The Wilderness Society, a national environmental advocacy group, released economic profiles of Colorado and 25 Western Slope counties that show timber, mining and other resource-extraction jobs aren’t the economic standbys they once were. Instead, the reports show, high-paying jobs in the service industry such as engineering, computer technology and health services are Colorado’s main source of growth in jobs and earnings.
“We would like the debate over public land management to be based on facts, not rhetoric,” said Dr. Pete Morton, an economist with The Wilderness Society. “These profiles are designed to help interested citizens and elected officials understand how their local economy has changed over the last 25 years,” he added. “The facts show that Colorado’s comparative advantage is not in extracting natural resources from our public lands, but in protecting these wildlands and the many amenities ” including scenery, outdoor recreation, wildlife and drinking water ” that they provide.”
In Summit County in 1997, according to the reports, jobs in resource extraction industries accounted for 0.4 percent of total personal income. In Eagle County, it was 0.7 percent in that year, the last for which the reports had sufficient data.
As of 1997, the mining, oil and gas, and logging industries combined made up less than 1.5 percent of Colorado’s jobs, according the reports. In contrast, the service sector accounts for 32 percent of the state’s jobs.

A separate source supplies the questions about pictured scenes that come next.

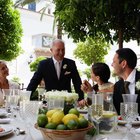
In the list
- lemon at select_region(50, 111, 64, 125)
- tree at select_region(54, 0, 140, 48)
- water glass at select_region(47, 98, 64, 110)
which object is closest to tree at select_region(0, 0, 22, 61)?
tree at select_region(54, 0, 140, 48)

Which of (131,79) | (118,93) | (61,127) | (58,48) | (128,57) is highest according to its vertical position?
(58,48)

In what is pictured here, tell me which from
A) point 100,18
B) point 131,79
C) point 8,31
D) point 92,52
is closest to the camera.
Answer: point 131,79

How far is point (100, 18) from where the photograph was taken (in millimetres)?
4184

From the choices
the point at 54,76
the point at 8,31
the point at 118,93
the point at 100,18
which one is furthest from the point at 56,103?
the point at 8,31

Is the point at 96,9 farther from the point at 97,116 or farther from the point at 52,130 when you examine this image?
the point at 52,130

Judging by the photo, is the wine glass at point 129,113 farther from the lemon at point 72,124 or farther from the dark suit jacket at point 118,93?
the dark suit jacket at point 118,93

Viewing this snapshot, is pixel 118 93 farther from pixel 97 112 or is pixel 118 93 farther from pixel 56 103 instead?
pixel 97 112

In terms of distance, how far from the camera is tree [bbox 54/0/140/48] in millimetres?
3932

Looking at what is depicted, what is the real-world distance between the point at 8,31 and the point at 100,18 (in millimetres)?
3179

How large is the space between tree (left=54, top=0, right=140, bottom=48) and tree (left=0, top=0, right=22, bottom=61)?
7.01 feet

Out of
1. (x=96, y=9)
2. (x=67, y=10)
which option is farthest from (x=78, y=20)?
(x=96, y=9)

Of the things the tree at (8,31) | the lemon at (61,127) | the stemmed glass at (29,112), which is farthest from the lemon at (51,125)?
the tree at (8,31)

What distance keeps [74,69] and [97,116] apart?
2.43m

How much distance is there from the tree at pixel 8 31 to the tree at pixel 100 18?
2.14 m
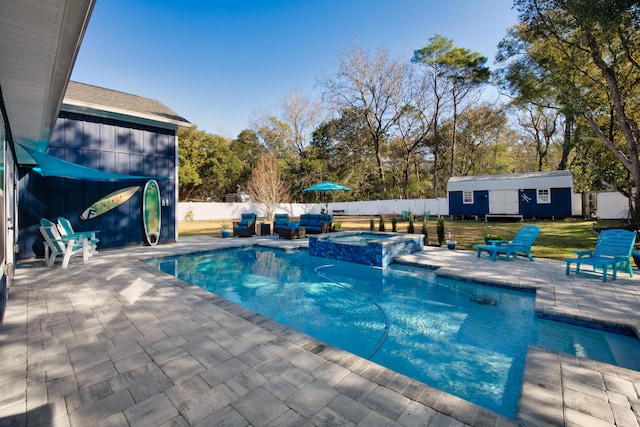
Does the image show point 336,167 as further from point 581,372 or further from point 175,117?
point 581,372

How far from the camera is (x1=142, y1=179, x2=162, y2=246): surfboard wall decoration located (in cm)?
957

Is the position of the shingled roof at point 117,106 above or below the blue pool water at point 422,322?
above

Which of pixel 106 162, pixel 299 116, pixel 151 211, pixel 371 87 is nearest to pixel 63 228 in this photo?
pixel 106 162

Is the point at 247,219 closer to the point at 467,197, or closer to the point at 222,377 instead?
the point at 222,377

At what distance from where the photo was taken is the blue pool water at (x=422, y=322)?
3.02 m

“This information is particularly relevant as counties examine the ramifications of proposed public land policies,” said Suzanne Jones, assistant regional director for The Wilderness Society’s Four Corners States regional office. “What the economic statistics show, at both the state and county level, is that protection of public lands is consistent with a thriving economy.”
The profiles are based on data from the U.S. Department of Commerce’s Bureau of Economic Analysis. The Wilderness Society also released a report by Dr. John Loomis of Colorado State University on the economic benefits of preserving forest roadless areas.
“Roadless areas contribute to economic growth in surrounding communities,” said Loomis, a professor of agriculture and resource economics. “Naturally functioning ecosystems, such as those found in roadless areas, provide many valuable services including fish and wildlife habitat, carbon storage, nutrient cycling and watershed protection.”
More jobs and higher income are two of the biggest benefits of protecting public lands, according to Loomis. His report, “The Economic Values of Protecting Roadless Areas in the United States,” shows that each year roadless areas in our national forests generate 23,705 jobs and almost $600 million in recreation benefits.
The U.S. Forest Service released a report last January that showed national forest watersheds provide clean drinking water to approximately 20 percent of the United States population, a resource valued at $3.7 billion annually.
“Protecting public lands provides many economic benefits and maintains the natural capital that forms the foundation of Colorado’s identity, quality of life and economic well-being,” Morton said.
“Economic development should not kill the goose that lays the golden egg. And wilderness is critical habitat for the golden goose.”